I didn't know how to do this the proper way, but I could definitely do it the dirty way, that is, manually listing all global variables in a function and zeroing them out 🙈. Which I did and it worked! (Note: I have figured out how to do it properly since and I did it in this commit)

Finally I had a working OS without needing Arduino to build! And that's the full story behind the "Move from Arduino to generic C build flow" commit.

There was still one difference from before the move though, it was much slower. That's because, for the last time referring back to the application startup flow page, the application is supposed to set the CPU clock frequency to the desired value.

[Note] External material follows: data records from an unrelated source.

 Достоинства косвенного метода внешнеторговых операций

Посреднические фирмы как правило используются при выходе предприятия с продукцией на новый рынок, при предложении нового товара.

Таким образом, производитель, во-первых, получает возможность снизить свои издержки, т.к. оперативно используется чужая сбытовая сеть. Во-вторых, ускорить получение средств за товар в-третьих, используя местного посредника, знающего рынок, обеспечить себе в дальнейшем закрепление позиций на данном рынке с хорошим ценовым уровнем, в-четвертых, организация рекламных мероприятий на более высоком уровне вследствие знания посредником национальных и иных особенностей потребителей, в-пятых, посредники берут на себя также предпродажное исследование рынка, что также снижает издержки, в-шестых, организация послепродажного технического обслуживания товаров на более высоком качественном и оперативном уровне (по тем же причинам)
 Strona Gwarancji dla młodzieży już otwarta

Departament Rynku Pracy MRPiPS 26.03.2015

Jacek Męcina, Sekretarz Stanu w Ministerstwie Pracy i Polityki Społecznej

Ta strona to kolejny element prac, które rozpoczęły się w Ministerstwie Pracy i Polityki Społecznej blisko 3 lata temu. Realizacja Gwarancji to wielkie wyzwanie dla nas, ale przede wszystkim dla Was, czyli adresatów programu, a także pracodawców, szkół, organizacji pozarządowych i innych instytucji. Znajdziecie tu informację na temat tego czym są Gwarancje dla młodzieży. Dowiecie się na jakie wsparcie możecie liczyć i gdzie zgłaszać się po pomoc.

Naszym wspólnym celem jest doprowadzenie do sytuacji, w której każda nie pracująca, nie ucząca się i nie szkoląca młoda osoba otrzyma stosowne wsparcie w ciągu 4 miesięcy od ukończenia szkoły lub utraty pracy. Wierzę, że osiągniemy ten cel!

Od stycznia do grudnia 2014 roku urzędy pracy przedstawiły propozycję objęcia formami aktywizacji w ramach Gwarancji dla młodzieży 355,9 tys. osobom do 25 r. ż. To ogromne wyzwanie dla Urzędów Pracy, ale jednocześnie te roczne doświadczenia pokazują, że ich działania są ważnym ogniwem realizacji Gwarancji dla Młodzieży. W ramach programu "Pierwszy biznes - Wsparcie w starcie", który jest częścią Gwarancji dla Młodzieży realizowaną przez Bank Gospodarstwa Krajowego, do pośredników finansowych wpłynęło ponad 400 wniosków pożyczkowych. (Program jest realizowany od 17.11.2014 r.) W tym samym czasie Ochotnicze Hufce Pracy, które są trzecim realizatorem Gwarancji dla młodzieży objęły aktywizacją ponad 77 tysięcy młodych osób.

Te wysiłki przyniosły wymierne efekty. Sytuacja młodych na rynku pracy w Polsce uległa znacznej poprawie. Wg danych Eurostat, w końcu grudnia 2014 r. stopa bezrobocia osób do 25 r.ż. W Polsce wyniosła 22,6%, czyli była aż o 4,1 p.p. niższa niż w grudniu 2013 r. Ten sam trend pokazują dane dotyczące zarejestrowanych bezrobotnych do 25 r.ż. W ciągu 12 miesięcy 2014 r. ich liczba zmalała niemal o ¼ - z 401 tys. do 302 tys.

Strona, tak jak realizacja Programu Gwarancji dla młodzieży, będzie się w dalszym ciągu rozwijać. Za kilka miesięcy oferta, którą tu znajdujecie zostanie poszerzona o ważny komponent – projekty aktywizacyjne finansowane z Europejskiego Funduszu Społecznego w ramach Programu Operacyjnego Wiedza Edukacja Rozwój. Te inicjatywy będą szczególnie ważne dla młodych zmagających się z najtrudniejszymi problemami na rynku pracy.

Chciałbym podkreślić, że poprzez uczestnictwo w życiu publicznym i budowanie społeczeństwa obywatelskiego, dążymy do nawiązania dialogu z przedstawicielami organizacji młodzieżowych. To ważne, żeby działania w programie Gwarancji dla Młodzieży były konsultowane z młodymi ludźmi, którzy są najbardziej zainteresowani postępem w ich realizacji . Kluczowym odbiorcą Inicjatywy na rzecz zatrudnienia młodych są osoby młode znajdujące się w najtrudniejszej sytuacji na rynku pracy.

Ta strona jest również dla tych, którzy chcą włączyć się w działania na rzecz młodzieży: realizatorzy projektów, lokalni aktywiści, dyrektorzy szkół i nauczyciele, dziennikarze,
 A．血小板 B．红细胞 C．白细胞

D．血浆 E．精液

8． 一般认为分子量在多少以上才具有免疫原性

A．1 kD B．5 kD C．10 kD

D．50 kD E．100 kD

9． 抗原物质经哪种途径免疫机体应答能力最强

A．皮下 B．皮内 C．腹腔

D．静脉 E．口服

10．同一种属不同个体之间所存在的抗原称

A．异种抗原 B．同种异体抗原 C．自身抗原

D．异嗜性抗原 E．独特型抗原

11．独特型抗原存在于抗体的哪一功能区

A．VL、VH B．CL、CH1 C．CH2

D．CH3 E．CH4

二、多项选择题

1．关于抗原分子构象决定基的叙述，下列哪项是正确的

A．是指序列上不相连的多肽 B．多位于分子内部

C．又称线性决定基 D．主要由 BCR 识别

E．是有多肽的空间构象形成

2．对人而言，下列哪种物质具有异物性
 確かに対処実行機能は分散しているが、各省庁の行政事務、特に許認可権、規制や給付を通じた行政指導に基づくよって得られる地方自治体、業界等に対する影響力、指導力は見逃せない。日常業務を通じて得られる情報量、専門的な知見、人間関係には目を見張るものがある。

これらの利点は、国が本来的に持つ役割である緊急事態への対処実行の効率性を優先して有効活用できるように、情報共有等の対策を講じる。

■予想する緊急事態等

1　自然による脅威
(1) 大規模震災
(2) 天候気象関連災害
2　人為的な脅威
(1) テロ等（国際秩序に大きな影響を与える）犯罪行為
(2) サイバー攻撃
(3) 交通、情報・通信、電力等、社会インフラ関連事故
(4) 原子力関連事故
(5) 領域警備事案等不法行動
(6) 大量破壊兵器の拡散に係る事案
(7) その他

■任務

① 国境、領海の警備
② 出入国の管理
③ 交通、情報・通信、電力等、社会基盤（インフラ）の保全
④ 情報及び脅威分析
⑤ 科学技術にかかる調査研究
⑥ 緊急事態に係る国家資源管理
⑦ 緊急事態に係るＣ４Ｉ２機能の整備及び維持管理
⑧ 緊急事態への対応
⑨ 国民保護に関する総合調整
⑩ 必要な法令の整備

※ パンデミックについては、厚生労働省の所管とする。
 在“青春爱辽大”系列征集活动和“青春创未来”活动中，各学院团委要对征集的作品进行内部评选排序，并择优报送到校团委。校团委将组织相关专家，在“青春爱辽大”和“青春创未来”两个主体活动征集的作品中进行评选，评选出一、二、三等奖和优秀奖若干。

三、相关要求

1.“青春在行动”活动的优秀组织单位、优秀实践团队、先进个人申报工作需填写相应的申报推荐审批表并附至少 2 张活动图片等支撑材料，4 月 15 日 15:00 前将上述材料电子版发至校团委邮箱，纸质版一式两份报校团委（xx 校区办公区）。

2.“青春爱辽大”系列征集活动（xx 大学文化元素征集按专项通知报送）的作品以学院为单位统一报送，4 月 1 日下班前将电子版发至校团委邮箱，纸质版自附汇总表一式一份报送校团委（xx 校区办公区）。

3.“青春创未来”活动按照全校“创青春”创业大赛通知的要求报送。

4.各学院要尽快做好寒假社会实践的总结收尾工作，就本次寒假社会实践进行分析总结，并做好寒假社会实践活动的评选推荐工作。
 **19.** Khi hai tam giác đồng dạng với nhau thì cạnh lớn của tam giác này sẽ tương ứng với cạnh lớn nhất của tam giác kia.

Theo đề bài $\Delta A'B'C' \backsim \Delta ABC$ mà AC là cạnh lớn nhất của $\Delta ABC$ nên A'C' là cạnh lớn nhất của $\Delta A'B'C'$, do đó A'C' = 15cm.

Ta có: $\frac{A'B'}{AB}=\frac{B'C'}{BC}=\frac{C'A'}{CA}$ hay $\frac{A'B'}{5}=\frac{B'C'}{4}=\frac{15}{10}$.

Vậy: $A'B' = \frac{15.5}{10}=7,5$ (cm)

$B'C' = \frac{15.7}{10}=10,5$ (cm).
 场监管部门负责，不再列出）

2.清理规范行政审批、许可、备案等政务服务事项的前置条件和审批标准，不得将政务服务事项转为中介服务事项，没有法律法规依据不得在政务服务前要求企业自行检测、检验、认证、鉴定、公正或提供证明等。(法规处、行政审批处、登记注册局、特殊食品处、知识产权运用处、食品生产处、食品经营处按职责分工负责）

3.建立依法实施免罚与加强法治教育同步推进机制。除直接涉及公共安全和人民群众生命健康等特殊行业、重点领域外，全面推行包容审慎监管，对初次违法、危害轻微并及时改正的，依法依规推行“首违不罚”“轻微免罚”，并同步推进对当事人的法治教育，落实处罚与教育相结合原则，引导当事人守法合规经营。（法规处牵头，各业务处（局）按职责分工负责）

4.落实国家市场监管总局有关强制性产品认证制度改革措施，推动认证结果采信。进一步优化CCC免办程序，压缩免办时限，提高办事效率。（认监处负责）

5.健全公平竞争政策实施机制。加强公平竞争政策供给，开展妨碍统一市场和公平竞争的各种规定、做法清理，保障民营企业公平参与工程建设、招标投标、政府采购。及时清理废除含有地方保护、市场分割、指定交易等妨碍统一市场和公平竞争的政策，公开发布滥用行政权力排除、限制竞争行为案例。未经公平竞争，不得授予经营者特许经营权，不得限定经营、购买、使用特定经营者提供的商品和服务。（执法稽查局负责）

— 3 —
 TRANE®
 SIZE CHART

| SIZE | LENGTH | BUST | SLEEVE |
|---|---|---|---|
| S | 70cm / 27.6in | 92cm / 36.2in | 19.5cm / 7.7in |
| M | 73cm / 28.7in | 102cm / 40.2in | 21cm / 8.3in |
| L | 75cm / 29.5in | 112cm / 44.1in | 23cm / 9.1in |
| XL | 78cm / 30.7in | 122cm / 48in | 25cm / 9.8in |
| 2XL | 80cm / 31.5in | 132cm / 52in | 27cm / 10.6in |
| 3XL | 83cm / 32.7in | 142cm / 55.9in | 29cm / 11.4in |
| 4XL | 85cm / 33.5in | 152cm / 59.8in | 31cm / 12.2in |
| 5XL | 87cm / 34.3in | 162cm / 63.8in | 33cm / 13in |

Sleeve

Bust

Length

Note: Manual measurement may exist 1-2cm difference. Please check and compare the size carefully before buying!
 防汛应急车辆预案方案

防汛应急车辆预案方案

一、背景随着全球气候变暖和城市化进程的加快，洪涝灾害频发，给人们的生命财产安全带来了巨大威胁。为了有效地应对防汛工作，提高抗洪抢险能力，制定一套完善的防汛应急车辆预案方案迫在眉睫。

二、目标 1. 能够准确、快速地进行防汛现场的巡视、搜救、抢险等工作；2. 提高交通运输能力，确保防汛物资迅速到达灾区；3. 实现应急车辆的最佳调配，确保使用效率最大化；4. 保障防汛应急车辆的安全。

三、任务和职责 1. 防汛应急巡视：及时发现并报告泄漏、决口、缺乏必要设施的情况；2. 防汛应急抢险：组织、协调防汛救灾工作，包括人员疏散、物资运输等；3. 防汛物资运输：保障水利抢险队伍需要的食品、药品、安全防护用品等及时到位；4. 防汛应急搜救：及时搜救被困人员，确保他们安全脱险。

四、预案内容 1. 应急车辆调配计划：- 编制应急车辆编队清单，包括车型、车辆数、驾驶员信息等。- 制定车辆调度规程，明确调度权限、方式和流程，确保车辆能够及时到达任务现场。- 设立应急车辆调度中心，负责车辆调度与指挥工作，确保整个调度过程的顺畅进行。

The default frequency is quite slow, but the startup code implicitly embedded by Arduino would set it to a higher value. I fixed that in a follow up commit.

Further improvements

With the move away from Arduino done, I was finally able to work on some much needed improvements.

The first thing I did was to split the monolithic source file into several different files in this commit. I was really looking forward to this and it felt great to finally do it 😌. Now the code is much more organized, it's easier to find things and to focus on a single component.

I also enabled all the main compiler warnings in this commit, including warning about implicit fallthrough in case switches, which would have saved me some minutes investigating a bug early in this project.

Conclusion

This was another great step for the project. I had a lot of fun and learned so much from it.

The next big thing to tackle is implementing SDcard read and write, and a file system. It will likely be a while before I get that done and come back with an update on the blog. Feel free to check the repository for the latest updates in the meantime if you're curious!